**PROBLEM DESCRIPTION**
Render every entry exactly as it appears.
*** MATERIAL PROVIDED ***
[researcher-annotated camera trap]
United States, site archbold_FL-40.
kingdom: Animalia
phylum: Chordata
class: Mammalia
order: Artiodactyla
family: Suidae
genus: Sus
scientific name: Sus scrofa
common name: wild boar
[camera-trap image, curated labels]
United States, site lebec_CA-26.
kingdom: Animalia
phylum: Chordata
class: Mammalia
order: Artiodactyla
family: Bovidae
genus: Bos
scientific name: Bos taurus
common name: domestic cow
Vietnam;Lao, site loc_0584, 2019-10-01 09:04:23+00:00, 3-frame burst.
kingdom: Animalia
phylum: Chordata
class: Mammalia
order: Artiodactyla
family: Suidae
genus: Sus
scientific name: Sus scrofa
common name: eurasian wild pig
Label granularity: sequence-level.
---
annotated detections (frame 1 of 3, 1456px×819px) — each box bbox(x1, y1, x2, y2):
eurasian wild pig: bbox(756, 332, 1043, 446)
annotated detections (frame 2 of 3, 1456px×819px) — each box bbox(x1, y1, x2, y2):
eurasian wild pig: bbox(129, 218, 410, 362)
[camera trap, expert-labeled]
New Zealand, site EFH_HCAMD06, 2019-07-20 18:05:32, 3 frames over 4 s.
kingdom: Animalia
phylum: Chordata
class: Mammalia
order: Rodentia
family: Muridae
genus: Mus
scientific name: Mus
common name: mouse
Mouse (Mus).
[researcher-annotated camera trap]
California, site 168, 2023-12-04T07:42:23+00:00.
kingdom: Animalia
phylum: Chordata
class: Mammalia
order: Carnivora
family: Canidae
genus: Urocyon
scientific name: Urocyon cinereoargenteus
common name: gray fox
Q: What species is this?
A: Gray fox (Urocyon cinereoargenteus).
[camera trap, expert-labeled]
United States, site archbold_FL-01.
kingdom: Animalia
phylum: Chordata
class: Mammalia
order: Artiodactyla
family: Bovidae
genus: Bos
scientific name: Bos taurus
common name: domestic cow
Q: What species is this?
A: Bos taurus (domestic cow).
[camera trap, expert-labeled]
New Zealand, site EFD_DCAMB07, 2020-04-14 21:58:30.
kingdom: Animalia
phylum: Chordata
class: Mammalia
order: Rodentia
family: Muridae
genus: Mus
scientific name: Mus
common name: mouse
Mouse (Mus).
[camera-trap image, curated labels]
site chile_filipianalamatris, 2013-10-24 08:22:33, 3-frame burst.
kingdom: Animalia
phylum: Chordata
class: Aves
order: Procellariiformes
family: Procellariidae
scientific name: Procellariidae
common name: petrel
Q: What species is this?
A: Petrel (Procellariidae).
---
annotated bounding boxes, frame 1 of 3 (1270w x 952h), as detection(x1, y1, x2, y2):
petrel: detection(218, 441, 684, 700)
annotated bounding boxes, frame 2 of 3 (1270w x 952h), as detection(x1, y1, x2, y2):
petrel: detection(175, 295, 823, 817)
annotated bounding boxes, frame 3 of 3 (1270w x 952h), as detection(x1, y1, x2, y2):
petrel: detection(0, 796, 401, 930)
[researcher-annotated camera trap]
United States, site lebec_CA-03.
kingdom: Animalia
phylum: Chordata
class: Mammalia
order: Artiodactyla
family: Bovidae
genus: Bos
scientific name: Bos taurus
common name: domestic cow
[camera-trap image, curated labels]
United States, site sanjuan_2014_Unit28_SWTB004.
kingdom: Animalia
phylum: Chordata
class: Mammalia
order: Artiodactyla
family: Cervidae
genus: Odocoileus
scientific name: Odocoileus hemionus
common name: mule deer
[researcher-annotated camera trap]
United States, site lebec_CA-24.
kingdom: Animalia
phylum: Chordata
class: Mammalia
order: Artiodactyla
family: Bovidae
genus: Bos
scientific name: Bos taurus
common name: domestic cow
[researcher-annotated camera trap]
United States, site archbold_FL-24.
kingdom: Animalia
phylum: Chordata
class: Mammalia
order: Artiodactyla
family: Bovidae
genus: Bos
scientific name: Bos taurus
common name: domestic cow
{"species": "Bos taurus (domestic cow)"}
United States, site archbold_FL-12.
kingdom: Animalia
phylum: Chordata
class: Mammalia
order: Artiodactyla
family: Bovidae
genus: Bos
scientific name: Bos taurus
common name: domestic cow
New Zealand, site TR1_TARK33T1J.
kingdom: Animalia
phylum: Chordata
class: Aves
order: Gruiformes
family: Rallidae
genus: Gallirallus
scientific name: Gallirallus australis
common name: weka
*** End of MATERIAL PROVIDED ***
**RESPONSE FOR THIS EXERCISE**
[researcher-annotated camera trap]
United States, site archbold_FL-40.
kingdom: Animalia
phylum: Chordata
class: Mammalia
order: Artiodactyla
family: Suidae
genus: Sus
scientific name: Sus scrofa
common name: wild boar
[camera-trap image, curated labels]
United States, site lebec_CA-26.
kingdom: Animalia
phylum: Chordata
class: Mammalia
order: Artiodactyla
family: Bovidae
genus: Bos
scientific name: Bos taurus
common name: domestic cow
Vietnam;Lao, site loc_0584, 2019-10-01 09:04:23+00:00, 3-frame burst.
kingdom: Animalia
phylum: Chordata
class: Mammalia
order: Artiodactyla
family: Suidae
genus: Sus
scientific name: Sus scrofa
common name: eurasian wild pig
Label granularity: sequence-level.
---
annotated detections (frame 1 of 3, 1456px×819px) — each box bbox(x1, y1, x2, y2):
eurasian wild pig: bbox(756, 332, 1043, 446)
annotated detections (frame 2 of 3, 1456px×819px) — each box bbox(x1, y1, x2, y2):
eurasian wild pig: bbox(129, 218, 410, 362)
[camera trap, expert-labeled]
New Zealand, site EFH_HCAMD06, 2019-07-20 18:05:32, 3 frames over 4 s.
kingdom: Animalia
phylum: Chordata
class: Mammalia
order: Rodentia
family: Muridae
genus: Mus
scientific name: Mus
common name: mouse
Mouse (Mus).
[researcher-annotated camera trap]
California, site 168, 2023-12-04T07:42:23+00:00.
kingdom: Animalia
phylum: Chordata
class: Mammalia
order: Carnivora
family: Canidae
genus: Urocyon
scientific name: Urocyon cinereoargenteus
common name: gray fox
Q: What species is this?
A: Gray fox (Urocyon cinereoargenteus).
[camera trap, expert-labeled]
United States, site archbold_FL-01.
kingdom: Animalia
phylum: Chordata
class: Mammalia
order: Artiodactyla
family: Bovidae
genus: Bos
scientific name: Bos taurus
common name: domestic cow
Q: What species is this?
A: Bos taurus (domestic cow).
[camera trap, expert-labeled]
New Zealand, site EFD_DCAMB07, 2020-04-14 21:58:30.
kingdom: Animalia
phylum: Chordata
class: Mammalia
order: Rodentia
family: Muridae
genus: Mus
scientific name: Mus
common name: mouse
Mouse (Mus).
[camera-trap image, curated labels]
site chile_filipianalamatris, 2013-10-24 08:22:33, 3-frame burst.
kingdom: Animalia
phylum: Chordata
class: Aves
order: Procellariiformes
family: Procellariidae
scientific name: Procellariidae
common name: petrel
Q: What species is this?
A: Petrel (Procellariidae).
---
annotated bounding boxes, frame 1 of 3 (1270w x 952h), as detection(x1, y1, x2, y2):
petrel: detection(218, 441, 684, 700)
annotated bounding boxes, frame 2 of 3 (1270w x 952h), as detection(x1, y1, x2, y2):
petrel: detection(175, 295, 823, 817)
annotated bounding boxes, frame 3 of 3 (1270w x 952h), as detection(x1, y1, x2, y2):
petrel: detection(0, 796, 401, 930)
[researcher-annotated camera trap]
United States, site lebec_CA-03.
kingdom: Animalia
phylum: Chordata
class: Mammalia
order: Artiodactyla
family: Bovidae
genus: Bos
scientific name: Bos taurus
common name: domestic cow
[camera-trap image, curated labels]
United States, site sanjuan_2014_Unit28_SWTB004.
kingdom: Animalia
phylum: Chordata
class: Mammalia
order: Artiodactyla
family: Cervidae
genus: Odocoileus
scientific name: Odocoileus hemionus
common name: mule deer
[researcher-annotated camera trap]
United States, site lebec_CA-24.
kingdom: Animalia
phylum: Chordata
class: Mammalia
order: Artiodactyla
family: Bovidae
genus: Bos
scientific name: Bos taurus
common name: domestic cow
[researcher-annotated camera trap]
United States, site archbold_FL-24.
kingdom: Animalia
phylum: Chordata
class: Mammalia
order: Artiodactyla
family: Bovidae
genus: Bos
scientific name: Bos taurus
common name: domestic cow
{"species": "Bos taurus (domestic cow)"}
United States, site archbold_FL-12.
kingdom: Animalia
phylum: Chordata
class: Mammalia
order: Artiodactyla
family: Bovidae
genus: Bos
scientific name: Bos taurus
common name: domestic cow
New Zealand, site TR1_TARK33T1J.
kingdom: Animalia
phylum: Chordata
class: Aves
order: Gruiformes
family: Rallidae
genus: Gallirallus
scientific name: Gallirallus australis
common name: weka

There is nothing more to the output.